### PAGE EXTRACT
────────────────────────────────────────

Digital Camera World Verdict
The MacBook Neo, Apple’s new budget laptop that runs on the processor from an iPhone, is unsurprisingly well-made and slickly presented. What does come as a shock is exactly how good it is. This is no underpowered netbook, though it does have its limitations. The Neo is a useful, easily portable, everyday laptop that can also run many photo and video tasks, but it can’t keep up with the more powerful options that exist further up the laptop hierarchy from Apple and other manufacturers.
Pros
- +
Well made
- +
Excellent price
- +
Reasonable performance
- +
Bright, colourful screen
Cons
- -
Only 8GB RAM
- -
Limited upgrades
- -
No keyboard backlight
- -
Lacks fast USB ports
Why you can trust Digital Camera World
Once upon a time, the MacBook Air was the cheapest way to get yourself an Apple laptop. Then the MacBook Neo came along and changed all that. It’s much cheaper than even the entry-level 13-inch Air, while being about the same size and weight (though the Air is still thinner) and produces a level of performance from a CPU formerly seen in the iPhone 16 Pro that, while not comparable to anything running Apple’s latest M5 chip, is perfectly capable of carrying out many common photo-editing, and even video-editing, tasks. The MacBook Neo is very definitely the bottom rung on the MacBook ladder, and doesn’t get some of the advanced features you’ll see on those further up, but for its price it offers excellent build quality, the bulletproof macOS operating system, and just enough battery life to keep going all day. It’s never going to be on the list of the best laptops for video editing, but if you won’t use all that extra computing power, the Neo might be just the laptop you need.

────────────────────────────────────────

### EXERCISE DIRECTIONS
Continue the MacBook Neo review from the point at which it stops.

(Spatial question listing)
────────────────────────────────────────

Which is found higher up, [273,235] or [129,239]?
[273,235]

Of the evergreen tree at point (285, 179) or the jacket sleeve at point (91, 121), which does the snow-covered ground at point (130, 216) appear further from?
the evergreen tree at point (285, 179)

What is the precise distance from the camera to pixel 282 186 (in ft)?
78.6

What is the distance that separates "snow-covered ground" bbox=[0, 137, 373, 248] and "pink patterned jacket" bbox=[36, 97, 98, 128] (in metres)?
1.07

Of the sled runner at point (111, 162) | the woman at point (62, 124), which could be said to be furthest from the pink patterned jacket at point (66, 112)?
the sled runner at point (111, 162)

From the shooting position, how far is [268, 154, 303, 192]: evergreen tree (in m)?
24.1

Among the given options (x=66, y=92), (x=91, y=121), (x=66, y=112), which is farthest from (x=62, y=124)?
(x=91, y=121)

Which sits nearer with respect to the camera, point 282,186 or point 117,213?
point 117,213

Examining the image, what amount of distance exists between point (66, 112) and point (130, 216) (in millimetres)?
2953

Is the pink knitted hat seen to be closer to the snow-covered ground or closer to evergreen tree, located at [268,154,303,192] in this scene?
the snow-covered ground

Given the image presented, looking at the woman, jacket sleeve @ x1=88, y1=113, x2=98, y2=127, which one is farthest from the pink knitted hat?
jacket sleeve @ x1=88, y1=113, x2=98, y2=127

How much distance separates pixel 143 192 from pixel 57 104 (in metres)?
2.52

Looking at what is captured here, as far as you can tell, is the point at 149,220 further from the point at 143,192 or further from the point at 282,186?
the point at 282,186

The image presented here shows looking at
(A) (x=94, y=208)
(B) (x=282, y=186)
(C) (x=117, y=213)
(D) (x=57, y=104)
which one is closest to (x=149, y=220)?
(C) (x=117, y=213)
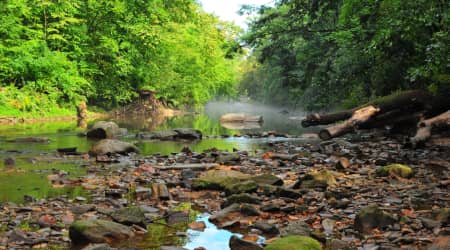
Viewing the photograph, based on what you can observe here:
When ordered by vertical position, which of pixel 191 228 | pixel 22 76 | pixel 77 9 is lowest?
pixel 191 228

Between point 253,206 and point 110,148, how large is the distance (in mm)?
6642

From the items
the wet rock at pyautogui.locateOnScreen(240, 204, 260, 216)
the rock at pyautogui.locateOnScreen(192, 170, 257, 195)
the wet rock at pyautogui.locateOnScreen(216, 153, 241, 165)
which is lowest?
the wet rock at pyautogui.locateOnScreen(240, 204, 260, 216)

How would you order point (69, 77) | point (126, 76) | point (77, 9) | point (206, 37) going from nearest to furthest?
point (69, 77)
point (77, 9)
point (126, 76)
point (206, 37)

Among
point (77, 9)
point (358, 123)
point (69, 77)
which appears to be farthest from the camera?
point (77, 9)

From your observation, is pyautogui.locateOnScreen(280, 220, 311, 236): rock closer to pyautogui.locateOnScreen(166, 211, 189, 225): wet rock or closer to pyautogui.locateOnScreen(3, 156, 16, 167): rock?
pyautogui.locateOnScreen(166, 211, 189, 225): wet rock

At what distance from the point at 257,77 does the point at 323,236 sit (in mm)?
82383

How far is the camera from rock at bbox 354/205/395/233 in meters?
4.94

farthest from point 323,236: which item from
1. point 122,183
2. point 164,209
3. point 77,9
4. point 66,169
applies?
point 77,9

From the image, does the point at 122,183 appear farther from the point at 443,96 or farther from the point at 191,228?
the point at 443,96

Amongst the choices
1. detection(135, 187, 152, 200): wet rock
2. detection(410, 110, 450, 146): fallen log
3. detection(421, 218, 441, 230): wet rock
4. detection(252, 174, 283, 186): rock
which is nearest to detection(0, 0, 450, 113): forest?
detection(410, 110, 450, 146): fallen log

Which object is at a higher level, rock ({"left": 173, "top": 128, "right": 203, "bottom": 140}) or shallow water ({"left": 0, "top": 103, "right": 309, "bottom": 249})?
rock ({"left": 173, "top": 128, "right": 203, "bottom": 140})

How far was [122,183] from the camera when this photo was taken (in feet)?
25.1

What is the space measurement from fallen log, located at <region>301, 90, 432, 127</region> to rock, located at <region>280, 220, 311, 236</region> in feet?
27.9

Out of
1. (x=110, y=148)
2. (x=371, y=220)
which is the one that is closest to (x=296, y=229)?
(x=371, y=220)
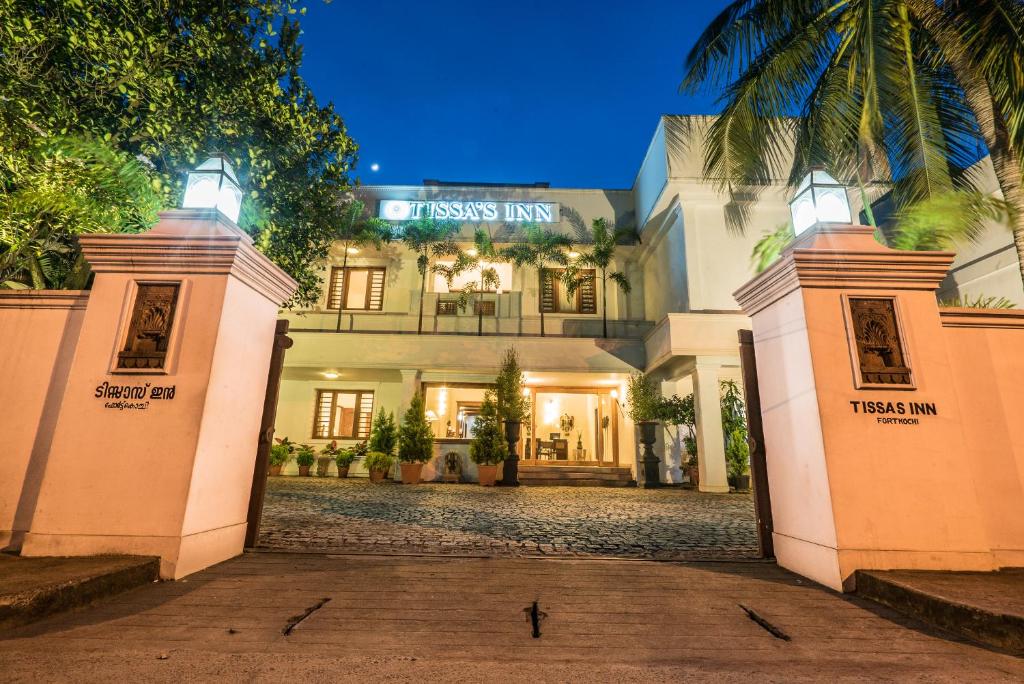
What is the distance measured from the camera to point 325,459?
1562 centimetres

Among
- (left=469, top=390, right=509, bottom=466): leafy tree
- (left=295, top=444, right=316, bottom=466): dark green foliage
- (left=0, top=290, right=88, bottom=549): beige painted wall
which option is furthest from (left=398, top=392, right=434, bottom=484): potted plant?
(left=0, top=290, right=88, bottom=549): beige painted wall

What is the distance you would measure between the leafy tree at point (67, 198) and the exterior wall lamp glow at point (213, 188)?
2595 millimetres

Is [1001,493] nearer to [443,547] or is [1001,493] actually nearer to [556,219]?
[443,547]

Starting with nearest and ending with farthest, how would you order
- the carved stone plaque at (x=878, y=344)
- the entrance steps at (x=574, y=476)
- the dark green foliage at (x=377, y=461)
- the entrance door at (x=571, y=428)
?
the carved stone plaque at (x=878, y=344), the dark green foliage at (x=377, y=461), the entrance steps at (x=574, y=476), the entrance door at (x=571, y=428)

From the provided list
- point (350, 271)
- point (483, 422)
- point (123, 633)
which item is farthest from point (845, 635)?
point (350, 271)

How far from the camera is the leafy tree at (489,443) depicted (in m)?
12.8

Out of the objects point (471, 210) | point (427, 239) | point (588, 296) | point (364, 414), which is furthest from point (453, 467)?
point (471, 210)

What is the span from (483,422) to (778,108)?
9692 mm

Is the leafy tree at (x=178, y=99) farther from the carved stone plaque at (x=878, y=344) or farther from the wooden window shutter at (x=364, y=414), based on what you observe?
the wooden window shutter at (x=364, y=414)

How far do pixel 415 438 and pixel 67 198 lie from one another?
9351 mm

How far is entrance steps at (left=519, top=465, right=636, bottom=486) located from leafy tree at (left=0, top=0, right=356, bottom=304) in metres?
8.92

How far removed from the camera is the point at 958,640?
227 centimetres

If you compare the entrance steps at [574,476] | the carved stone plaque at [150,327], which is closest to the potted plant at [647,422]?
the entrance steps at [574,476]

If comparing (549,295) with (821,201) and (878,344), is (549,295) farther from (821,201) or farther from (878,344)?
(878,344)
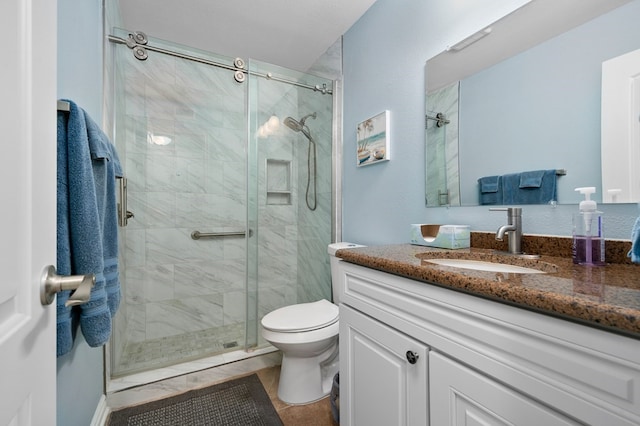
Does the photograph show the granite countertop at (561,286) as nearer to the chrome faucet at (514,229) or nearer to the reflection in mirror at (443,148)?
the chrome faucet at (514,229)

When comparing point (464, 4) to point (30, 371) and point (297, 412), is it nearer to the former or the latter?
point (30, 371)

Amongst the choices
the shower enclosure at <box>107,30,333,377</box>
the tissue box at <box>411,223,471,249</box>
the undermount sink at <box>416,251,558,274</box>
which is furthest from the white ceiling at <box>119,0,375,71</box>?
the undermount sink at <box>416,251,558,274</box>

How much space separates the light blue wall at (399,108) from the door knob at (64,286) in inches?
52.5

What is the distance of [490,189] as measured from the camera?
1.19 meters

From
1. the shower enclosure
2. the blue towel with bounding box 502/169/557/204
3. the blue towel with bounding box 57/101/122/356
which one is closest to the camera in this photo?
the blue towel with bounding box 57/101/122/356

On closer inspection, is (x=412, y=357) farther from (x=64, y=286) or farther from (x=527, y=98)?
(x=527, y=98)

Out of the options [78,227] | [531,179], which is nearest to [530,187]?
[531,179]

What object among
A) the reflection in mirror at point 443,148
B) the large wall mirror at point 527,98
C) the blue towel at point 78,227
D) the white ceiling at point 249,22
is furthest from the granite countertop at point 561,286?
the white ceiling at point 249,22

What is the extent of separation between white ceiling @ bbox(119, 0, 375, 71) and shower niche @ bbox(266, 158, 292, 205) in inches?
37.4

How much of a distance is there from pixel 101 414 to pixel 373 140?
6.67 ft

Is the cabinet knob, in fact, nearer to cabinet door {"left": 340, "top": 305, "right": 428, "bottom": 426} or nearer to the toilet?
cabinet door {"left": 340, "top": 305, "right": 428, "bottom": 426}

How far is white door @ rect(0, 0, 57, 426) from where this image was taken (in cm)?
37

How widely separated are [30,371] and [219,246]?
6.76 ft

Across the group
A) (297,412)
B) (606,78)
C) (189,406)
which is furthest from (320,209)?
(606,78)
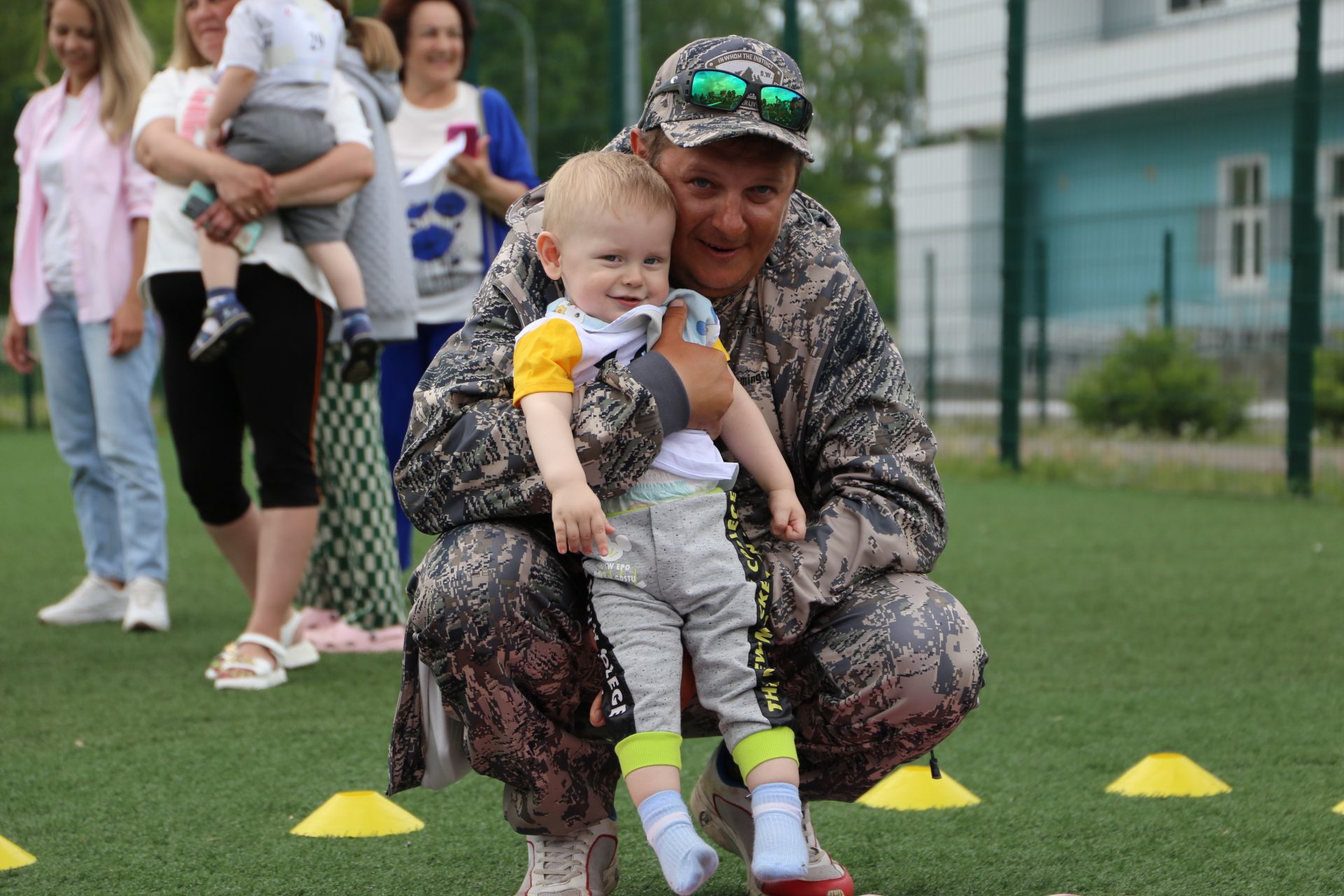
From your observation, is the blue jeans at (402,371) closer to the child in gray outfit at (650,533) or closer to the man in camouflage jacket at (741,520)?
the man in camouflage jacket at (741,520)

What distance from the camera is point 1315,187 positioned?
7395mm

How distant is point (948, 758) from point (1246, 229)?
6551mm

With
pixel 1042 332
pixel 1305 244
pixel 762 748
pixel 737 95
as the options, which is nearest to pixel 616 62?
pixel 1042 332

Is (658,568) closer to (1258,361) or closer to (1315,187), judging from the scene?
(1315,187)

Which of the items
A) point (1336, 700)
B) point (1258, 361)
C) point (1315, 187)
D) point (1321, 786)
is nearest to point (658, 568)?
point (1321, 786)

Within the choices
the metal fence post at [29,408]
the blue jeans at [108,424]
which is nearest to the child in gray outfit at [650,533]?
the blue jeans at [108,424]

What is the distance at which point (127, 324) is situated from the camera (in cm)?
454

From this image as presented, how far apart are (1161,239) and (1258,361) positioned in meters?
1.03

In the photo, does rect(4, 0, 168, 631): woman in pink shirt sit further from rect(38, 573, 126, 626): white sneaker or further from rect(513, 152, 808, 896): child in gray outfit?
rect(513, 152, 808, 896): child in gray outfit

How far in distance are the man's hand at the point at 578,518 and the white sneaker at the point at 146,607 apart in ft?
9.53

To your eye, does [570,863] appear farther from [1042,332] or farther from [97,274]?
[1042,332]

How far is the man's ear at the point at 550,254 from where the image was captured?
7.35 feet

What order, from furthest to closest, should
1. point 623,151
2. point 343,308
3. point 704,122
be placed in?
point 343,308
point 623,151
point 704,122

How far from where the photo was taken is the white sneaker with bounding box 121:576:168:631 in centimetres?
457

────────────────────────────────────────

### RESPONSE TO THIS TASK
Apple MacBook Neo: Specifications
CPU | Apple A18 Pro |
NPU | Apple Neural Engine |
GPU | Integrated, five cores |
Memory | 8GB |
Storage | 256GB / 512GB |
Screen | 13in, LED-backlit IPS, 2408 x 1506px, 60Hz |
Ports | 1x USB 3.2 Type-C, 1x USB 2.0 Type-C, 3.5mm audio |
Connectivity | Wi-Fi 6E, Bluetooth 6 |
Dimensions | 127 x 297 x 206mm |
Weight | 1.23kg |
Apple MacBook Neo: Price
Starting at just £699/$699, the MacBook Neo looks like a bargain. For that money, you get 8GB of RAM and a 256GB SSD. There's only one upgrade option through the Apple Store, which doubles the SSD storage to 512GB. Adding this to your laptop also changes the screen lock key at the top right of the keyboard into a fingerprint reader, but that’s it: there's no option to expand the laptop’s RAM or add extra GPU cores as there are on the MacBooks Air and Pro. Even the nano-texture display coating is absent. Still, this makes the Neo cost a lot less than the entry-level Air, and you could buy two of them for the price of a basic MacBook Pro and still have enough left over for some nice headphones. Windows laptops at this price point tend to be uninspiring too, which is not something you can say about the Neo.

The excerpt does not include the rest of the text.